Exercise instructions
Omit the pictures and return exactly the stretch of the material below from the line with "Ossie with his" through the line with "Le chapeau de".

Records supplied
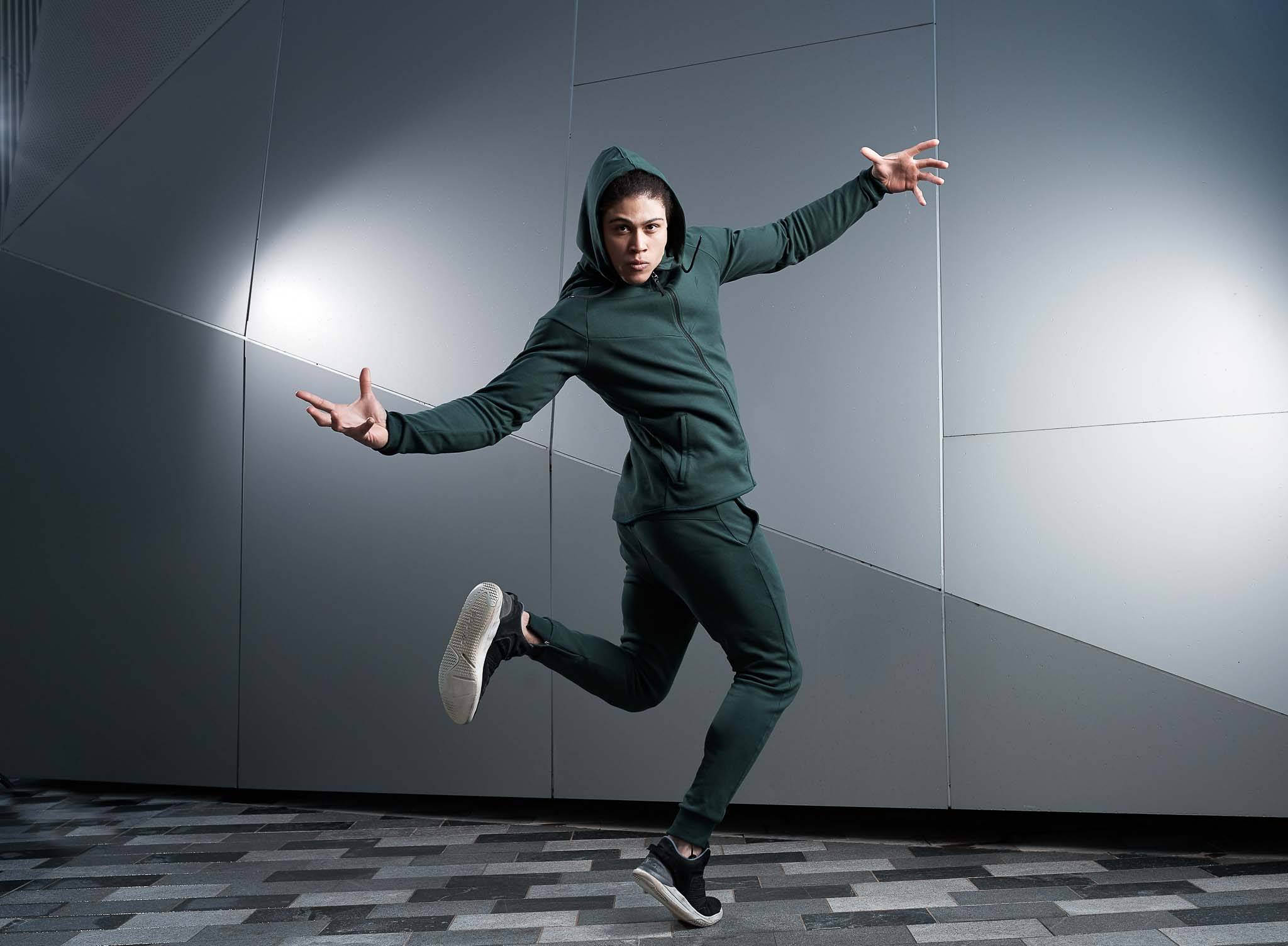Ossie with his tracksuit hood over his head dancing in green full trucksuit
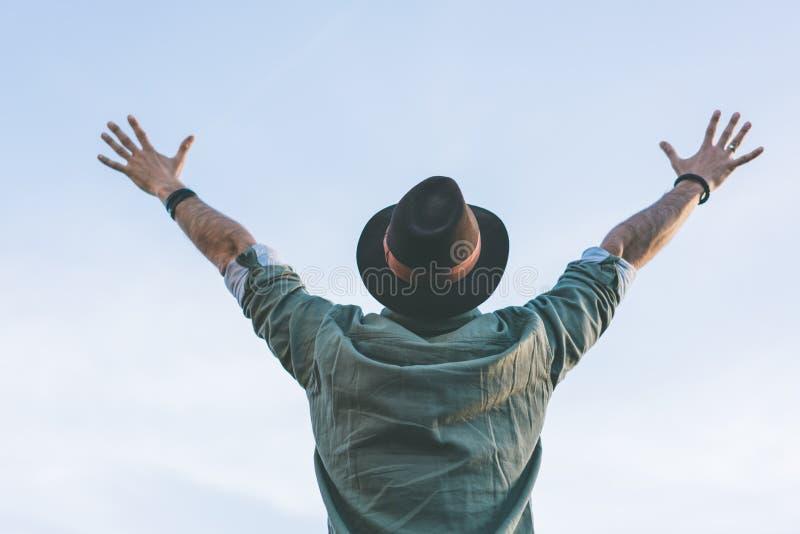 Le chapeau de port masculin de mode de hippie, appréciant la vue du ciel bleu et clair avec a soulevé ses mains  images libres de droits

...

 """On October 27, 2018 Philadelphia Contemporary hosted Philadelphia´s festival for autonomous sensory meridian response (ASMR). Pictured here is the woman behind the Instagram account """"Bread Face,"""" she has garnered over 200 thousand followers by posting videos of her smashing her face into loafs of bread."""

* * *

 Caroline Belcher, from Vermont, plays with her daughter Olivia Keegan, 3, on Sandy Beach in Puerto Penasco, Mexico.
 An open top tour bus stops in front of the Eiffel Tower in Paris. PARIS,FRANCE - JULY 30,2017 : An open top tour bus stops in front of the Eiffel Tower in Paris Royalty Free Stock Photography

Task answer
Ossie with his tracksuit hood over his head dancing in green full trucksuit
 Le chapeau de port masculin de mode de hippie, appréciant la vue du ciel bleu et clair avec a soulevé ses mains  images libres de droits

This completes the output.